▶ **INSTRUCTION 1**
Please reproduce the listing word for word, starting at the line that contains "In terms of" and continuing through the end of the listing.

▶ **EXTRACT TO READ**
╔══

Creator? Get a Lawyer

Most of my clients are photographers. That’s no surprise since I started working with commercial photographers in the last millennium (yes, I’m old), and long before I became an attorney. Photographers know me; they’ve come to my lectures, bought my books, read my blogs, and know that I have their backs. However, I serve all kinds of creators, artists, and writers (I generally call all of you artists, by the way).

Regardless of what kind of artist you are,  frankly, I’m shocked at how many of you don’t have lawyers.

The logic of having one is pretty simple:

  • All professional artists have businesses–if you make money from your art, you are in business.
  • All professional artists have contracts in their businesses–yours, your clients’, etc.
  • All professional artists create copyrights (and should register them).
  • All professional artists get infringed (if you haven’t yet, it’s only because you haven’t found it).
  • All professional artists may get married, will die (sorry, but let’s be real), and have assets to protect.

Obviously, then, all professional artists (actually, all artists, even amateurs) have legal issues connected to their work and, for the pros, vocation. Why, then, do so few of you have relationships with lawyers? I suspect it’s mostly the cost. Maybe a little bit of “I don’t want anyone to see how I’ve been BSing my way through my business” imposter syndrome, but mostly cost.

I’d like to suggest my Burns Less program. It’s a great option for artists who have occasional quickie questions and want someone available when they crop up, without paying a huge retainer or hefty hourly fees.

╚══

▶ **INSTRUCTION 2**
In the post about creators and lawyers, what does the writer suspect is the main reason so few artists have lawyers?

▶ **RECORDS SHOWN**
╔══

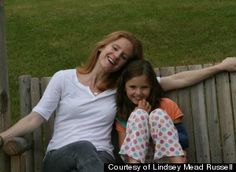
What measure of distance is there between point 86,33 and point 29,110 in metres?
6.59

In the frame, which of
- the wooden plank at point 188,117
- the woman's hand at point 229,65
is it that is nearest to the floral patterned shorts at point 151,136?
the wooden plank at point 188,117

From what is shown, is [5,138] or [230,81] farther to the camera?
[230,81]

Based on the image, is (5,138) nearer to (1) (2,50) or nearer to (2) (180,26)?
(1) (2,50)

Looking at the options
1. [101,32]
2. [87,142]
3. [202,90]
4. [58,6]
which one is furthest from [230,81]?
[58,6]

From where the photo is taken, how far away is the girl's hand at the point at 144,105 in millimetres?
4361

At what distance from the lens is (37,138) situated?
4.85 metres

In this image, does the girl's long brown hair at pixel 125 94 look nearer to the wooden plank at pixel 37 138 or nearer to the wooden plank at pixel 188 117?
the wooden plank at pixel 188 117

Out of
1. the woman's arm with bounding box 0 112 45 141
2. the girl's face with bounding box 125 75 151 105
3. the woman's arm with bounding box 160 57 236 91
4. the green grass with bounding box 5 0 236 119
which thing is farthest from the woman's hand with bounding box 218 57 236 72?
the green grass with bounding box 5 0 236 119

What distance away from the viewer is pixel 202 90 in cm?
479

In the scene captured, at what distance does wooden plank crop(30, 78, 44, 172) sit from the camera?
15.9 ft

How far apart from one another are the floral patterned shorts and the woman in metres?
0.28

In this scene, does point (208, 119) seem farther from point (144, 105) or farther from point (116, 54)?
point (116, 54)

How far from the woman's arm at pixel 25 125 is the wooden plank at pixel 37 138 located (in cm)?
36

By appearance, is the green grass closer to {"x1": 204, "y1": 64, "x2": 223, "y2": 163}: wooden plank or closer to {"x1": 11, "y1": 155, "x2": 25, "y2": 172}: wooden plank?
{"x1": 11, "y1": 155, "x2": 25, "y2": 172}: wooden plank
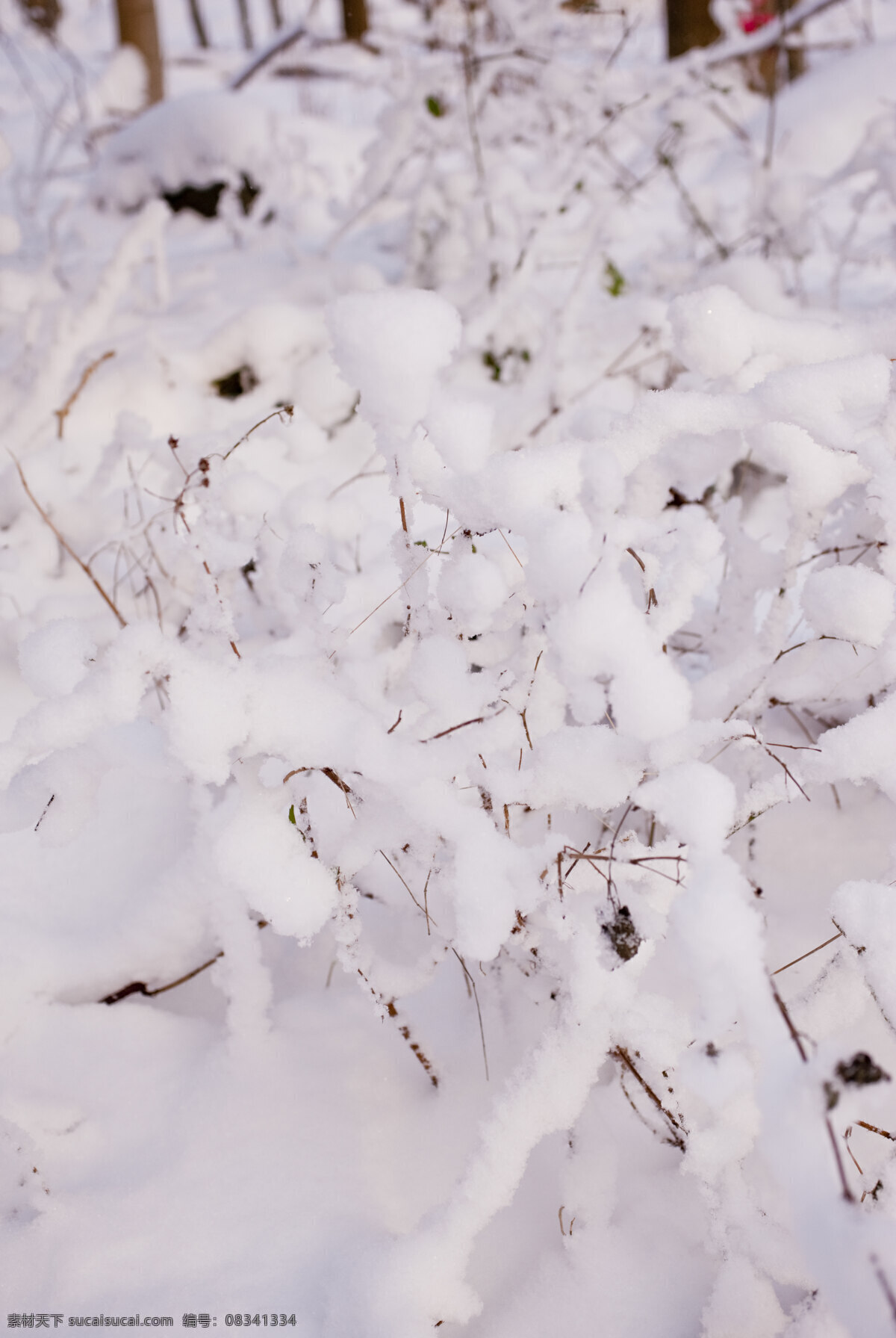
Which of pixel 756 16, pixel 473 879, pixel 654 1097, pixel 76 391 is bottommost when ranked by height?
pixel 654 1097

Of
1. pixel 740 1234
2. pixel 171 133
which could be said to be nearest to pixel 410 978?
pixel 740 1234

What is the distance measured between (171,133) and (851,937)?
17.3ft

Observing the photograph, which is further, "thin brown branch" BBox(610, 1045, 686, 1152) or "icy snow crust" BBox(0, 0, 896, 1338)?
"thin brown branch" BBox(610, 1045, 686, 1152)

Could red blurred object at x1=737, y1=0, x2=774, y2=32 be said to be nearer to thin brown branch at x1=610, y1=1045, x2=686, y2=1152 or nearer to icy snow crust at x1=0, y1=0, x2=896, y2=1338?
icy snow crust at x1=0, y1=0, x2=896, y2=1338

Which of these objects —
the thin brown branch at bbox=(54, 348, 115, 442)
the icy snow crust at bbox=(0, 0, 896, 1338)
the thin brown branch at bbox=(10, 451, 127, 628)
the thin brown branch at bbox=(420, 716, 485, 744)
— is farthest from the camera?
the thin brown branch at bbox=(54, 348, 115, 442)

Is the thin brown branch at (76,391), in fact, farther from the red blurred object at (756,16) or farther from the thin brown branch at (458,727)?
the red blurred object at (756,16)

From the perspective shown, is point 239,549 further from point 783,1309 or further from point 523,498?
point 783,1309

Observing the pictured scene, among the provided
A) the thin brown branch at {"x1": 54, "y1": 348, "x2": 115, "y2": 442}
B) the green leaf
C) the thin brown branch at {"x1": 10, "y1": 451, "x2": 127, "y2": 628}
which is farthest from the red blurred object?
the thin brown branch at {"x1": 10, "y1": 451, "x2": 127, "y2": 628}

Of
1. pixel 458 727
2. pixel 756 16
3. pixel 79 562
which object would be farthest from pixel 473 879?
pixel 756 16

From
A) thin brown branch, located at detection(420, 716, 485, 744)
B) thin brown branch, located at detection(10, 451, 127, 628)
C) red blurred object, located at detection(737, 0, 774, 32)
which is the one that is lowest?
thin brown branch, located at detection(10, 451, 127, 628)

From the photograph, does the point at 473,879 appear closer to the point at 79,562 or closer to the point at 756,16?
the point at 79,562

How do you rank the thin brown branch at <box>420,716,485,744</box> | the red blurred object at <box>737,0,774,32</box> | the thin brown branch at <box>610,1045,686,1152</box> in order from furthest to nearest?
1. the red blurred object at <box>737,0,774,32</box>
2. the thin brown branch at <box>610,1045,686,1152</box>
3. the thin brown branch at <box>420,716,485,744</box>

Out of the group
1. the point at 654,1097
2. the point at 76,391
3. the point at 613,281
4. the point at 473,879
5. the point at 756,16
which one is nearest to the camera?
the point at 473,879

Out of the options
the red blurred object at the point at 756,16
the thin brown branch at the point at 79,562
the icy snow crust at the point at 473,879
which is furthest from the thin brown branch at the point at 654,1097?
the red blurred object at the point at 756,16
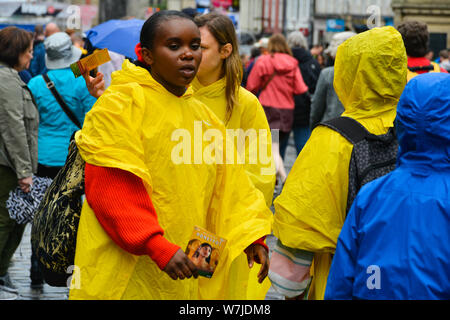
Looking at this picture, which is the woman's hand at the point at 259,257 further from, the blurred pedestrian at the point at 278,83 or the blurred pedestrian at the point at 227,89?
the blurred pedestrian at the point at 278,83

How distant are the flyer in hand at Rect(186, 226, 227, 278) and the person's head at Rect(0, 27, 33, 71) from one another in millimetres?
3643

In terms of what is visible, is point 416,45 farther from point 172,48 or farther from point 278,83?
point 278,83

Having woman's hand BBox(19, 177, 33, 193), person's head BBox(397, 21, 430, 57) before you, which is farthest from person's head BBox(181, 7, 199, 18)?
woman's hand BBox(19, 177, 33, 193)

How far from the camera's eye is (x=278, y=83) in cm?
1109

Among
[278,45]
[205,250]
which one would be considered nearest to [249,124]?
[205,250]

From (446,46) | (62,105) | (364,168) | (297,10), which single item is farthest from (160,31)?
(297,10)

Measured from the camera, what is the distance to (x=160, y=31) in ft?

╚══

▶ **TASK RESPONSE 1**
In terms of what is visible, is point 416,45 farther from point 172,48 or farther from point 278,83?
point 278,83

Having woman's hand BBox(19, 177, 33, 193), person's head BBox(397, 21, 430, 57) before you, which is farthest from person's head BBox(181, 7, 199, 18)?
woman's hand BBox(19, 177, 33, 193)

How far from the camera's eye is (x=278, y=83) in cm?
1109

Among
[278,45]
[205,250]
which one would be considered nearest to [249,124]?
[205,250]

From (446,46) | (62,105) | (364,168) | (297,10), which single item is farthest from (160,31)?
(297,10)

Measured from the camera, what is the distance to (x=160, y=31) in ft?

▶ **TASK RESPONSE 2**
Mostly the cost.